• Input material
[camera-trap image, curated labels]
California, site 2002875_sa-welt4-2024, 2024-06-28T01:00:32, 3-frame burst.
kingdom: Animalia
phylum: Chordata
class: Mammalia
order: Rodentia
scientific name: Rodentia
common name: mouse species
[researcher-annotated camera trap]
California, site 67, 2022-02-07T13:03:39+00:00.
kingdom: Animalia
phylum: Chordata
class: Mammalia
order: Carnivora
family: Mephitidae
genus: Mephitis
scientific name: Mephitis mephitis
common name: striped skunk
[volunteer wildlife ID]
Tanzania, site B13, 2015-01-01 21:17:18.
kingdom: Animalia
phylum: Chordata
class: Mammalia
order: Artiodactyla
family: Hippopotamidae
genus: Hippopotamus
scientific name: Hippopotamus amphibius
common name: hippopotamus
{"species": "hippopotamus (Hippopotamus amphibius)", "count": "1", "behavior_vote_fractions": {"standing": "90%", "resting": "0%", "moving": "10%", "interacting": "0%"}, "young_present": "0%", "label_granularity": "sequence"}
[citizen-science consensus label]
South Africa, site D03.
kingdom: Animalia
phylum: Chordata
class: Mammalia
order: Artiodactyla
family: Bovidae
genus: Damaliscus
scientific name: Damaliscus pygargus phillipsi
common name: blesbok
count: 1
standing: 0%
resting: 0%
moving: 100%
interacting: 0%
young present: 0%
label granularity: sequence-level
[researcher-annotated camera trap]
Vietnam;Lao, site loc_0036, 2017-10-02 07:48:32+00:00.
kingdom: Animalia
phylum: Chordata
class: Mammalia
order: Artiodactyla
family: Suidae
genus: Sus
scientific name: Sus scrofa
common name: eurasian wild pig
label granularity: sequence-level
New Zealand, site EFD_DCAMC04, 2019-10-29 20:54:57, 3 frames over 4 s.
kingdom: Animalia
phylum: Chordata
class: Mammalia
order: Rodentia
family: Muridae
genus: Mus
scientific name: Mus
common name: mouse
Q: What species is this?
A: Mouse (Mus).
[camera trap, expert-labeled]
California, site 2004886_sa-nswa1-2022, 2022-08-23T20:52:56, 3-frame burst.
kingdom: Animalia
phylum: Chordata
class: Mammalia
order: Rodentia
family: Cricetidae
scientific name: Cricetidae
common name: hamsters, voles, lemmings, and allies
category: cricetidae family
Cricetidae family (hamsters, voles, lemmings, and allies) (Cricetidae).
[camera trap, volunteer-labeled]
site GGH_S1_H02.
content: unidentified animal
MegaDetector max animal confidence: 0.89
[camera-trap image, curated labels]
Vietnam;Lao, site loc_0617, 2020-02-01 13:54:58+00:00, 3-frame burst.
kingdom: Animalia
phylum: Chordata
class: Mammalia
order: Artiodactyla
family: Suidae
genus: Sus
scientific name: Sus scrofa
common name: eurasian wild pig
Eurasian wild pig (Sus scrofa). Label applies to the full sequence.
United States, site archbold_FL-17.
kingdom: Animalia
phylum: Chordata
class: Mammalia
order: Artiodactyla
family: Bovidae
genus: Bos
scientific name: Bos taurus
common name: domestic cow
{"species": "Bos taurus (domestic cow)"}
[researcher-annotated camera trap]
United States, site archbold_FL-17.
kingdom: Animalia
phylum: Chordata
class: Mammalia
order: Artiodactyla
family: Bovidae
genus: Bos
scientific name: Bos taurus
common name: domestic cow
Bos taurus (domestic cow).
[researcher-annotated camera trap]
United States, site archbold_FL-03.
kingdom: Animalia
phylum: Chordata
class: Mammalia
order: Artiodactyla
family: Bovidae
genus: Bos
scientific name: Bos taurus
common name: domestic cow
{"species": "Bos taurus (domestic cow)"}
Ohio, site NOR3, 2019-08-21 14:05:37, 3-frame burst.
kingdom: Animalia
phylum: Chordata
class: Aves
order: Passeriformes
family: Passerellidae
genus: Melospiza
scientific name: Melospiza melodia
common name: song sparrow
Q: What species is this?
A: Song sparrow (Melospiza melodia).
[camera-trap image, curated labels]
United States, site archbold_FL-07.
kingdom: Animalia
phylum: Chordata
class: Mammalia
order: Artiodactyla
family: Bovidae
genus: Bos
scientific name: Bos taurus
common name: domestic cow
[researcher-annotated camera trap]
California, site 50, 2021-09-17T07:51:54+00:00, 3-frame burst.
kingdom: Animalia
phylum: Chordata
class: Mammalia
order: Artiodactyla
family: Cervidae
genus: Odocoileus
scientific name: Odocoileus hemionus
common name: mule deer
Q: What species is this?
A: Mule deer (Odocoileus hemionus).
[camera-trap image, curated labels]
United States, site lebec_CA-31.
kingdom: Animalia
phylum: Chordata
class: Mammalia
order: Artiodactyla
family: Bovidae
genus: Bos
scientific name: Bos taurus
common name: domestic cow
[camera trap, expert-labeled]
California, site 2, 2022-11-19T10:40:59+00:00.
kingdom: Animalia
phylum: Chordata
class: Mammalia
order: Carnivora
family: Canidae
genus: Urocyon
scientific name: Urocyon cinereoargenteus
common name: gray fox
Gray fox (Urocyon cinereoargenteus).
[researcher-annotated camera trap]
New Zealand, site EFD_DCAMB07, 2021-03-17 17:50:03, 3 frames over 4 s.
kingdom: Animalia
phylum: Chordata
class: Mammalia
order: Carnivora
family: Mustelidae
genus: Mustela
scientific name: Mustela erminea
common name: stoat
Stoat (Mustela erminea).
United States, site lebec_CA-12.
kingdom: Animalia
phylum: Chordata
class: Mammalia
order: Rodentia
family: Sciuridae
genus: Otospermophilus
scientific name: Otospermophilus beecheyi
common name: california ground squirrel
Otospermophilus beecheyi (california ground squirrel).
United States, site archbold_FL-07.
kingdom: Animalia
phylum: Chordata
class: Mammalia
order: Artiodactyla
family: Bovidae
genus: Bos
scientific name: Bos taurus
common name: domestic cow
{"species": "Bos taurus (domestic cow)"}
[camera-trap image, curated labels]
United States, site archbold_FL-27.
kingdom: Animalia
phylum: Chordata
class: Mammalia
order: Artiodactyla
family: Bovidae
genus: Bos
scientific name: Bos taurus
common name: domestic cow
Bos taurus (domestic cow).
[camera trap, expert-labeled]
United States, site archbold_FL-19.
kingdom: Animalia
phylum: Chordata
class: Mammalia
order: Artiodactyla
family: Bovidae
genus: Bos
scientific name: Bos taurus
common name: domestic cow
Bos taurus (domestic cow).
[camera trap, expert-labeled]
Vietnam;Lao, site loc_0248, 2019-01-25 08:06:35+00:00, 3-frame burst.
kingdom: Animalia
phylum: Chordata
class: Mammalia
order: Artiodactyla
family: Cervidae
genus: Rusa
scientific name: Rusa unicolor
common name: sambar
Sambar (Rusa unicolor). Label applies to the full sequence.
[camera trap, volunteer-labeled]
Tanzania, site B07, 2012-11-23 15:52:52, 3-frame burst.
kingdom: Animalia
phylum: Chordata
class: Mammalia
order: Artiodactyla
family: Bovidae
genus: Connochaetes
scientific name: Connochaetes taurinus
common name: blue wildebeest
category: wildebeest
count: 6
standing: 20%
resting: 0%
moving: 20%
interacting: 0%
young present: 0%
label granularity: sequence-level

• Requirement
Set down the complete listing once more, exactly as it stands above.

• Completed task
[camera-trap image, curated labels]
California, site 2002875_sa-welt4-2024, 2024-06-28T01:00:32, 3-frame burst.
kingdom: Animalia
phylum: Chordata
class: Mammalia
order: Rodentia
scientific name: Rodentia
common name: mouse species
[researcher-annotated camera trap]
California, site 67, 2022-02-07T13:03:39+00:00.
kingdom: Animalia
phylum: Chordata
class: Mammalia
order: Carnivora
family: Mephitidae
genus: Mephitis
scientific name: Mephitis mephitis
common name: striped skunk
[volunteer wildlife ID]
Tanzania, site B13, 2015-01-01 21:17:18.
kingdom: Animalia
phylum: Chordata
class: Mammalia
order: Artiodactyla
family: Hippopotamidae
genus: Hippopotamus
scientific name: Hippopotamus amphibius
common name: hippopotamus
{"species": "hippopotamus (Hippopotamus amphibius)", "count": "1", "behavior_vote_fractions": {"standing": "90%", "resting": "0%", "moving": "10%", "interacting": "0%"}, "young_present": "0%", "label_granularity": "sequence"}
[citizen-science consensus label]
South Africa, site D03.
kingdom: Animalia
phylum: Chordata
class: Mammalia
order: Artiodactyla
family: Bovidae
genus: Damaliscus
scientific name: Damaliscus pygargus phillipsi
common name: blesbok
count: 1
standing: 0%
resting: 0%
moving: 100%
interacting: 0%
young present: 0%
label granularity: sequence-level
[researcher-annotated camera trap]
Vietnam;Lao, site loc_0036, 2017-10-02 07:48:32+00:00.
kingdom: Animalia
phylum: Chordata
class: Mammalia
order: Artiodactyla
family: Suidae
genus: Sus
scientific name: Sus scrofa
common name: eurasian wild pig
label granularity: sequence-level
New Zealand, site EFD_DCAMC04, 2019-10-29 20:54:57, 3 frames over 4 s.
kingdom: Animalia
phylum: Chordata
class: Mammalia
order: Rodentia
family: Muridae
genus: Mus
scientific name: Mus
common name: mouse
Q: What species is this?
A: Mouse (Mus).
[camera trap, expert-labeled]
California, site 2004886_sa-nswa1-2022, 2022-08-23T20:52:56, 3-frame burst.
kingdom: Animalia
phylum: Chordata
class: Mammalia
order: Rodentia
family: Cricetidae
scientific name: Cricetidae
common name: hamsters, voles, lemmings, and allies
category: cricetidae family
Cricetidae family (hamsters, voles, lemmings, and allies) (Cricetidae).
[camera trap, volunteer-labeled]
site GGH_S1_H02.
content: unidentified animal
MegaDetector max animal confidence: 0.89
[camera-trap image, curated labels]
Vietnam;Lao, site loc_0617, 2020-02-01 13:54:58+00:00, 3-frame burst.
kingdom: Animalia
phylum: Chordata
class: Mammalia
order: Artiodactyla
family: Suidae
genus: Sus
scientific name: Sus scrofa
common name: eurasian wild pig
Eurasian wild pig (Sus scrofa). Label applies to the full sequence.
United States, site archbold_FL-17.
kingdom: Animalia
phylum: Chordata
class: Mammalia
order: Artiodactyla
family: Bovidae
genus: Bos
scientific name: Bos taurus
common name: domestic cow
{"species": "Bos taurus (domestic cow)"}
[researcher-annotated camera trap]
United States, site archbold_FL-17.
kingdom: Animalia
phylum: Chordata
class: Mammalia
order: Artiodactyla
family: Bovidae
genus: Bos
scientific name: Bos taurus
common name: domestic cow
Bos taurus (domestic cow).
[researcher-annotated camera trap]
United States, site archbold_FL-03.
kingdom: Animalia
phylum: Chordata
class: Mammalia
order: Artiodactyla
family: Bovidae
genus: Bos
scientific name: Bos taurus
common name: domestic cow
{"species": "Bos taurus (domestic cow)"}
Ohio, site NOR3, 2019-08-21 14:05:37, 3-frame burst.
kingdom: Animalia
phylum: Chordata
class: Aves
order: Passeriformes
family: Passerellidae
genus: Melospiza
scientific name: Melospiza melodia
common name: song sparrow
Q: What species is this?
A: Song sparrow (Melospiza melodia).
[camera-trap image, curated labels]
United States, site archbold_FL-07.
kingdom: Animalia
phylum: Chordata
class: Mammalia
order: Artiodactyla
family: Bovidae
genus: Bos
scientific name: Bos taurus
common name: domestic cow
[researcher-annotated camera trap]
California, site 50, 2021-09-17T07:51:54+00:00, 3-frame burst.
kingdom: Animalia
phylum: Chordata
class: Mammalia
order: Artiodactyla
family: Cervidae
genus: Odocoileus
scientific name: Odocoileus hemionus
common name: mule deer
Q: What species is this?
A: Mule deer (Odocoileus hemionus).
[camera-trap image, curated labels]
United States, site lebec_CA-31.
kingdom: Animalia
phylum: Chordata
class: Mammalia
order: Artiodactyla
family: Bovidae
genus: Bos
scientific name: Bos taurus
common name: domestic cow
[camera trap, expert-labeled]
California, site 2, 2022-11-19T10:40:59+00:00.
kingdom: Animalia
phylum: Chordata
class: Mammalia
order: Carnivora
family: Canidae
genus: Urocyon
scientific name: Urocyon cinereoargenteus
common name: gray fox
Gray fox (Urocyon cinereoargenteus).
[researcher-annotated camera trap]
New Zealand, site EFD_DCAMB07, 2021-03-17 17:50:03, 3 frames over 4 s.
kingdom: Animalia
phylum: Chordata
class: Mammalia
order: Carnivora
family: Mustelidae
genus: Mustela
scientific name: Mustela erminea
common name: stoat
Stoat (Mustela erminea).
United States, site lebec_CA-12.
kingdom: Animalia
phylum: Chordata
class: Mammalia
order: Rodentia
family: Sciuridae
genus: Otospermophilus
scientific name: Otospermophilus beecheyi
common name: california ground squirrel
Otospermophilus beecheyi (california ground squirrel).
United States, site archbold_FL-07.
kingdom: Animalia
phylum: Chordata
class: Mammalia
order: Artiodactyla
family: Bovidae
genus: Bos
scientific name: Bos taurus
common name: domestic cow
{"species": "Bos taurus (domestic cow)"}
[camera-trap image, curated labels]
United States, site archbold_FL-27.
kingdom: Animalia
phylum: Chordata
class: Mammalia
order: Artiodactyla
family: Bovidae
genus: Bos
scientific name: Bos taurus
common name: domestic cow
Bos taurus (domestic cow).
[camera trap, expert-labeled]
United States, site archbold_FL-19.
kingdom: Animalia
phylum: Chordata
class: Mammalia
order: Artiodactyla
family: Bovidae
genus: Bos
scientific name: Bos taurus
common name: domestic cow
Bos taurus (domestic cow).
[camera trap, expert-labeled]
Vietnam;Lao, site loc_0248, 2019-01-25 08:06:35+00:00, 3-frame burst.
kingdom: Animalia
phylum: Chordata
class: Mammalia
order: Artiodactyla
family: Cervidae
genus: Rusa
scientific name: Rusa unicolor
common name: sambar
Sambar (Rusa unicolor). Label applies to the full sequence.
[camera trap, volunteer-labeled]
Tanzania, site B07, 2012-11-23 15:52:52, 3-frame burst.
kingdom: Animalia
phylum: Chordata
class: Mammalia
order: Artiodactyla
family: Bovidae
genus: Connochaetes
scientific name: Connochaetes taurinus
common name: blue wildebeest
category: wildebeest
count: 6
standing: 20%
resting: 0%
moving: 20%
interacting: 0%
young present: 0%
label granularity: sequence-level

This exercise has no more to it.